Programme Manager for Amref Health Africa, Zambia

On UHC Day, we must remember that universal health coverage is impossible without adolescents. Ensuring their access to health and rights and engaging key decision-makers through strong advocacy, is essential for a just and healthy Zambia.

Levy Mkandawire, Programme Manager, Amref Health Africa in Zambia

As PMNCH’s implementing partner coordinator for the CAAP initiative, Levy plays a pivotal role in uniting civil society, healthcare professionals, youth advocates, sexual and reproductive health and rights (SRHR) experts and legal partners around shared national advocacy goals to improve the health outcomes of vulnerable and marginalized groups. Under his leadership, the CAAP coalition has strengthened engagement with parliamentarians to advance legislative and policy reforms that prioritize adolescent-friendly reproductive health services and address teenage pregnancy and child marriage, two of Zambia’s most pressing UHC challenges, through realising their sexual and reproductive health and rights and scaling up selfcare for health.

Levy has championed the use of community development funds to increase local investment in SRHR, while also demanding stronger accountability and transparency mechanisms for how SRHR resources are allocated and spent. His advocacy and convening efforts have brought finance and health ministry representatives into direct dialogue with MPs, helping institutionalize public oversight and political commitment to domestic resource mobilization for women’s, children’s and adolescents’ health, a key step forward to achieve UHC.

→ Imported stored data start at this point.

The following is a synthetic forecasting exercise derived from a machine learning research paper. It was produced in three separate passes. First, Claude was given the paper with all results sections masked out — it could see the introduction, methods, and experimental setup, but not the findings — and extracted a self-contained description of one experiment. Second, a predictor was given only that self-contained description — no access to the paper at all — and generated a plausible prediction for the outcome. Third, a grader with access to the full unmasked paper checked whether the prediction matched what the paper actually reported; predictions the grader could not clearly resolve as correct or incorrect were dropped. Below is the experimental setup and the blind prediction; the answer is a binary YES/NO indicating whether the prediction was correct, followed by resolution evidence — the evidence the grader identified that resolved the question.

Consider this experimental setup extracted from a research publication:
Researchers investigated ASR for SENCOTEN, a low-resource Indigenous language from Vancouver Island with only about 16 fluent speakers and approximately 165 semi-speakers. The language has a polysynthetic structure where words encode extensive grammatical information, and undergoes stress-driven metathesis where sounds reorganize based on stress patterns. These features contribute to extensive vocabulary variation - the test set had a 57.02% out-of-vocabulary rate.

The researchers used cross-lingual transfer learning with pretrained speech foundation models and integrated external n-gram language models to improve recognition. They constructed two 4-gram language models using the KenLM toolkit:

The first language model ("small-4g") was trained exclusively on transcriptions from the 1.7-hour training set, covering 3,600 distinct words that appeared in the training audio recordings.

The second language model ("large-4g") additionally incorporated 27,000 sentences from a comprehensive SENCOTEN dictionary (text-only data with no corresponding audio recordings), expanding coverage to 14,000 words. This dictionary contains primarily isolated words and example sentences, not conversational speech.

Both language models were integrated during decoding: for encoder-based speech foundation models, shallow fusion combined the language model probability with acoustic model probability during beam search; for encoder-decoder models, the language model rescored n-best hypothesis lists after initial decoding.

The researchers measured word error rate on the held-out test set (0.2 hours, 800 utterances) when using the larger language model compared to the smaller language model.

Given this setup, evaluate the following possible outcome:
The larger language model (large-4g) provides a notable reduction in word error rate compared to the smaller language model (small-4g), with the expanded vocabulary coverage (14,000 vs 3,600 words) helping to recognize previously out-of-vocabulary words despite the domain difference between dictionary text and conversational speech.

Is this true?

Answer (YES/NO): YES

Through his coordination of awareness-raising activities for Amref Health Africa in Zambia, Levy works closely with health ministry officials, traditional and religious leaders, local authorities and youth representatives to surface real community experiences. He has seen firsthand how adolescent girls face deep social and financial barriers, especially limited access to SRHR services, stigma, harmful norms and the inability to afford care or transport, all of which restrict their freedom to pursue education, health, and a fulfilling community life. Levy emphasizes that these lived experiences must shape advocacy and policy, because numbers alone cannot capture the daily realities that prevent girls and young women from accessing care. His work ensures that these voices, especially those of adolescents and youth, inform CAAP strategies, influence national discussions, and keep human dignity at the center of UHC reforms in Zambia.